What you should do: Every entry should be returned unchanged, with the pictures omitted.

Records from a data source
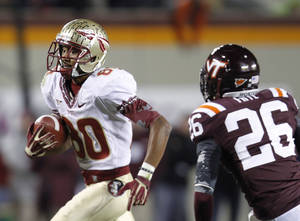 Photo -   Florida State wide receiver Rashad Greene (80) heads to the end zone in front of Virginia Tech safety Desmond Frye (26) for the go-ahead touchdown during the second half of an NCAA college football game in Blacksburg, Va., Thursday, Nov. 8, 2012. Florida State won the game 28-22. (AP Photo/Steve Helber)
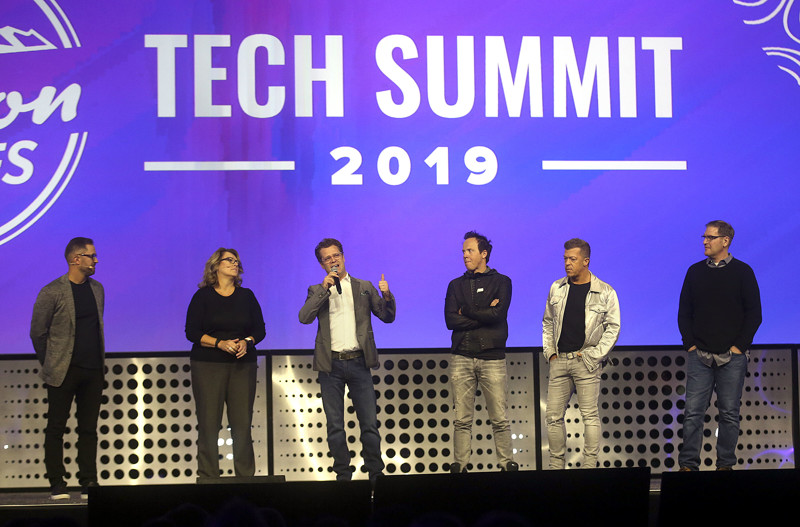 Pluralsight CEO Aaron Skonnard, Banyan CEO Carine Clark, Domo CEO Josh James, Qualtrics CEO Ryan Smith, Vivint CEO Todd Pedersen and InsideSales CEO Dave Elkington take the stage during the Silicon Slopes Tech Summit at the Salt Palace Convention Center in Salt Lake City on Thursday, Jan. 31, 2019.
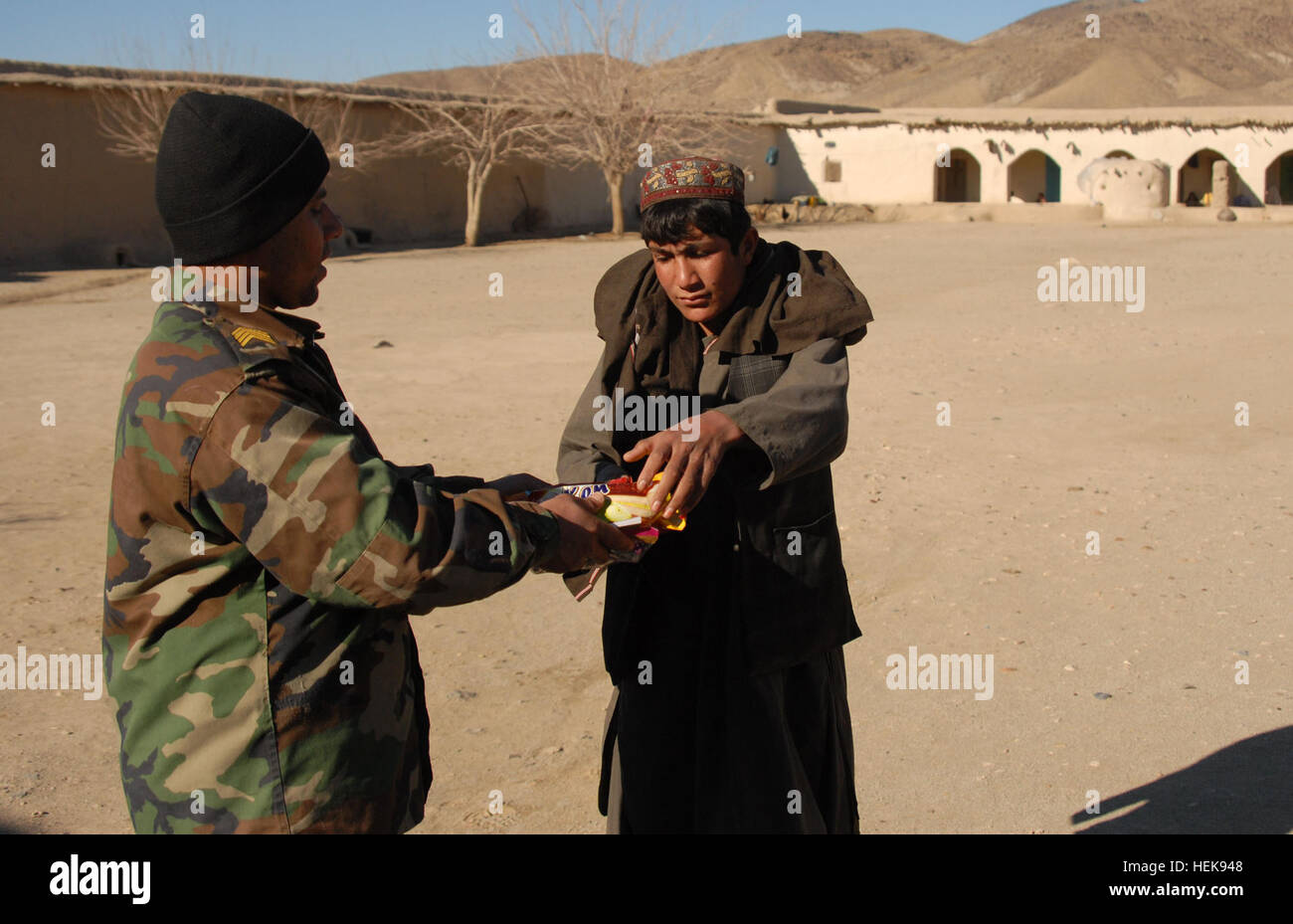 An Afghan Commando from 2nd Company, 3rd Commando Kandak, hands candy he bought from a local shop to a child during - Stock Image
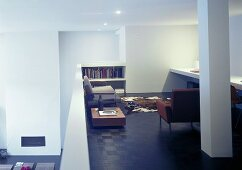 Seats, a side table and a bookshelf on a mezzanine floor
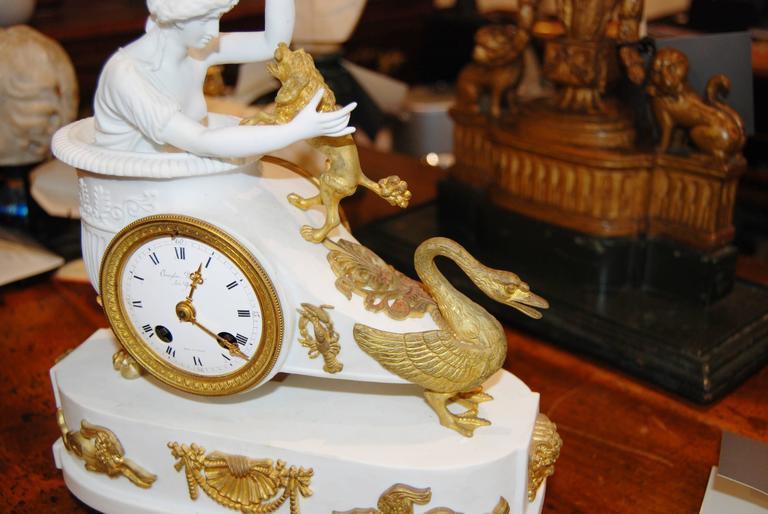 Empire bisque and bronze doré' mantel clock.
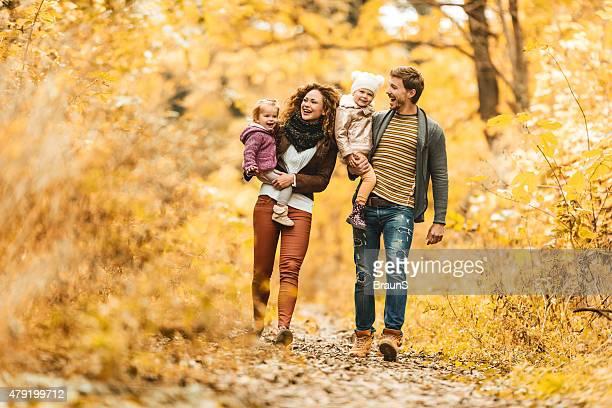 Jeune famille heureus'en prenant une promenade en automne.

Problem solution:
 Photo -   Florida State wide receiver Rashad Greene (80) heads to the end zone in front of Virginia Tech safety Desmond Frye (26) for the go-ahead touchdown during the second half of an NCAA college football game in Blacksburg, Va., Thursday, Nov. 8, 2012. Florida State won the game 28-22. (AP Photo/Steve Helber)
 Pluralsight CEO Aaron Skonnard, Banyan CEO Carine Clark, Domo CEO Josh James, Qualtrics CEO Ryan Smith, Vivint CEO Todd Pedersen and InsideSales CEO Dave Elkington take the stage during the Silicon Slopes Tech Summit at the Salt Palace Convention Center in Salt Lake City on Thursday, Jan. 31, 2019.
 An Afghan Commando from 2nd Company, 3rd Commando Kandak, hands candy he bought from a local shop to a child during - Stock Image
 Seats, a side table and a bookshelf on a mezzanine floor
 Empire bisque and bronze doré' mantel clock.
 Jeune famille heureus'en prenant une promenade en automne.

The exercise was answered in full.